(Rows from a spatial reasoning dataset)
************
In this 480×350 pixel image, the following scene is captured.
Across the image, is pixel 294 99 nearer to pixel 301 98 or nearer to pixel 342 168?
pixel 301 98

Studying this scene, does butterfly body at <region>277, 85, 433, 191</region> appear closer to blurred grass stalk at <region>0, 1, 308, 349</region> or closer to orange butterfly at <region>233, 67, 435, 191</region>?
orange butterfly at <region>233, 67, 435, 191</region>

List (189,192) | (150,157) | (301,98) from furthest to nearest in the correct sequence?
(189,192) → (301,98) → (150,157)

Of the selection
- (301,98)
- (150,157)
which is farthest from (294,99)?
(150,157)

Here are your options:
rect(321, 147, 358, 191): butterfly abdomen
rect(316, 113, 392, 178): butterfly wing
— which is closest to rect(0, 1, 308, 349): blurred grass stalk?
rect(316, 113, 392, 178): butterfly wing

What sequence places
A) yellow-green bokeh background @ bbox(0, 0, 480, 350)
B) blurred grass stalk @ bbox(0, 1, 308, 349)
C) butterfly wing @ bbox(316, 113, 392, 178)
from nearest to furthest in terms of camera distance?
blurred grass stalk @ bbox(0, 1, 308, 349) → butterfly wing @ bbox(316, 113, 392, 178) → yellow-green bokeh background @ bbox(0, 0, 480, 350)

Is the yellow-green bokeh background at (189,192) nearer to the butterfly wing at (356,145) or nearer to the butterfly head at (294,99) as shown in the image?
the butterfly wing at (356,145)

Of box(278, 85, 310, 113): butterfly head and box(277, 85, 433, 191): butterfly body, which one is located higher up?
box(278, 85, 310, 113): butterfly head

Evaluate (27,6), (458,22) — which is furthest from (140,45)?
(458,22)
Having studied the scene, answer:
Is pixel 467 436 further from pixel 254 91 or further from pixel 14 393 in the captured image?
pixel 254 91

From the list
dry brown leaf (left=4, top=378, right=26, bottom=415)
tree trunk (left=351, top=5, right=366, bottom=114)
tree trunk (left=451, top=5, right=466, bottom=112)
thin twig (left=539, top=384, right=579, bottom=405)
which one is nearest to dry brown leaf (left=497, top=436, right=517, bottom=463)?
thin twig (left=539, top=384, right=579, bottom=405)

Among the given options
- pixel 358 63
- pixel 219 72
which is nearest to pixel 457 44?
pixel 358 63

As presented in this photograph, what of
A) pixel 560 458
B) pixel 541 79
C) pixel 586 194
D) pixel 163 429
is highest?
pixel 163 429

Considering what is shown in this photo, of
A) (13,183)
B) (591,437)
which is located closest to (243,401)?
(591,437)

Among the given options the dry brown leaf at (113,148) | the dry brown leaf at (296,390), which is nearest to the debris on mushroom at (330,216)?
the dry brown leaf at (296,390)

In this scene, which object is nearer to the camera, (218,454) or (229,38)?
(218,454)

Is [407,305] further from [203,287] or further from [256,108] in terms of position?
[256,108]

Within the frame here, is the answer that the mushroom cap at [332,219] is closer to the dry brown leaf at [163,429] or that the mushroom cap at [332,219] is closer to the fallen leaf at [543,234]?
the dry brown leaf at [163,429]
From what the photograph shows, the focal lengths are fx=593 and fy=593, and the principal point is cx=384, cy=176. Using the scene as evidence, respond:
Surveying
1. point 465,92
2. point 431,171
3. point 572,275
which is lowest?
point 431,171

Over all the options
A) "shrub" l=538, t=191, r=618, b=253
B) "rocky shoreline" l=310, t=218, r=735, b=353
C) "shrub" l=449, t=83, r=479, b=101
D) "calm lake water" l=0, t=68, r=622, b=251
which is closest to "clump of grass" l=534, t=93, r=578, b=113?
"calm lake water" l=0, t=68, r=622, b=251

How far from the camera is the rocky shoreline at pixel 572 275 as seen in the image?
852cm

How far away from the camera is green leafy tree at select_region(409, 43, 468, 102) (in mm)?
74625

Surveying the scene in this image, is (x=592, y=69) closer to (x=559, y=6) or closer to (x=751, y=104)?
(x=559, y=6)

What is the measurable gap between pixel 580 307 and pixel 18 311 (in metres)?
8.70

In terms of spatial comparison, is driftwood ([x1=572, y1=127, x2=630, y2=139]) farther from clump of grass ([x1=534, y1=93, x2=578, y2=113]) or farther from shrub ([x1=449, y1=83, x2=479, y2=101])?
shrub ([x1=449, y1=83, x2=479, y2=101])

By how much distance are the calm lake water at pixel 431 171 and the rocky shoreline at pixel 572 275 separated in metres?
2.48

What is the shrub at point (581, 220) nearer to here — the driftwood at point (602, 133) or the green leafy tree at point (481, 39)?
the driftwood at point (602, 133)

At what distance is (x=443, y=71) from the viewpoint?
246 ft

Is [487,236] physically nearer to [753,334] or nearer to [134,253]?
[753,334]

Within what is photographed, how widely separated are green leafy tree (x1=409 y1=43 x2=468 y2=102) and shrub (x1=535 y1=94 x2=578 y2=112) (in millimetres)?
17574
************
Extract verbatim the lines of the data from the line containing "By how much" through the end of the data, both included.

#### Result
By how much distance are the calm lake water at pixel 431 171 and the rocky shoreline at pixel 572 275 separated in metres?
2.48

What is the shrub at point (581, 220) nearer to here — the driftwood at point (602, 133) or the green leafy tree at point (481, 39)?
the driftwood at point (602, 133)

At what distance is (x=443, y=71) from the viewpoint?
246 ft

Is [487,236] physically nearer to [753,334] or nearer to [134,253]?
[753,334]

Within what is photographed, how widely separated are green leafy tree (x1=409 y1=43 x2=468 y2=102) and shrub (x1=535 y1=94 x2=578 y2=112) (in millimetres)?
17574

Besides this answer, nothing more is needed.